> Required actions
- a) Print the reverse stock split excerpt from "The Reverse Stock Split does" to "Reverse Stock Split.".
- b) Answer these questions using the reverse stock split excerpt:
(i) How many shares of authorized preferred stock will the Company have after the Reverse Stock Split?
(ii) How many shares of the Company's preferred stock are outstanding?
(iii) What will cause minor changes to each stockholder's percentage ownership interest?
- c) Write the next part of the reverse stock split excerpt, continuing from its final heading.
===== Text segment =====
The Reverse Stock Split does not affect the Company’s authorized preferred stock. There are no outstanding shares of the Company’s preferred stock. After the Reverse Stock Split, the Company’s authorized preferred Stock of 1,000,000 shares will remain unchanged.
 
Immediately after the Reverse Stock Split, each stockholder’s percentage ownership interest in the Company and proportional voting power will remain virtually unchanged except for minor changes and adjustments that will result from rounding fractional shares into whole shares. The rights and privileges of the holders of shares of Common Stock will be substantially unaffected by the Reverse Stock Split.
 
ITEM 5.03
AMENDMENTS TO ARTICLES OF INCORPORATION OR BYLAWS; CHANGE IN FISCAL YEAR.
===== Entries supplied =====
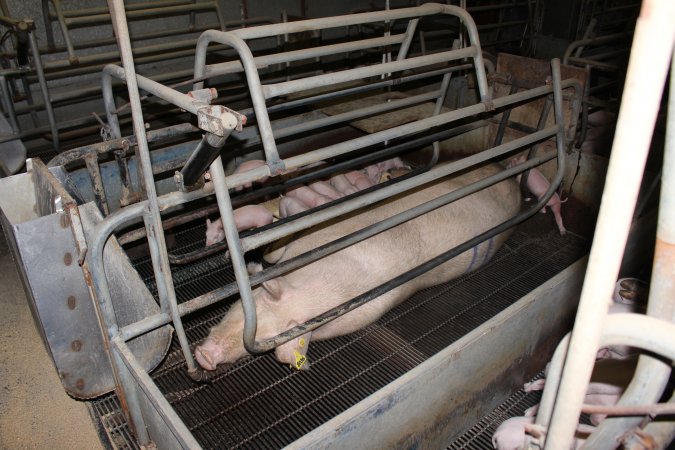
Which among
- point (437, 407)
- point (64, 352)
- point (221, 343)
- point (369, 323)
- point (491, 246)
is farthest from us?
point (491, 246)

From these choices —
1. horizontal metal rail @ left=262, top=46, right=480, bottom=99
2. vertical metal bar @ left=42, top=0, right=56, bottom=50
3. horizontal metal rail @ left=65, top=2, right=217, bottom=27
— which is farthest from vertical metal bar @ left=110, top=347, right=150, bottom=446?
vertical metal bar @ left=42, top=0, right=56, bottom=50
=====
> Solved tasks
- a)
The Reverse Stock Split does not affect the Company’s authorized preferred stock. There are no outstanding shares of the Company’s preferred stock. After the Reverse Stock Split, the Company’s authorized preferred Stock of 1,000,000 shares will remain unchanged.
 
Immediately after the Reverse Stock Split, each stockholder’s percentage ownership interest in the Company and proportional voting power will remain virtually unchanged except for minor changes and adjustments that will result from rounding fractional shares into whole shares. The rights and privileges of the holders of shares of Common Stock will be substantially unaffected by the Reverse Stock Split.

- b)
(i) 1,000,000 shares
(ii) None
(iii) Rounding fractional shares into whole shares

- c)
The information set forth in Item 3.03 of this Current Report on Form 8-K is hereby incorporated by reference into this Item 5.03. A copy of the Certificate is filed as Exhibit 3.1 to this Current Report on Form 8-K.
 
ITEM 9.01
FINANCIAL STATEMENTS AND EXHIBITS.
 
(d) Exhibits.
 
The following exhibits are furnished with this report:
 
 
Exhibit No.
   
Exhibit Description
 
 
   
 
 
3.1
   
  104     Cover Page Interactive Data File
 
 

 
SIGNATURE
 
Pursuant to the requirements of the Securities Exchange Act of 1934, the registrant has duly caused this report to be signed on its behalf by the undersigned hereunto duly authorized.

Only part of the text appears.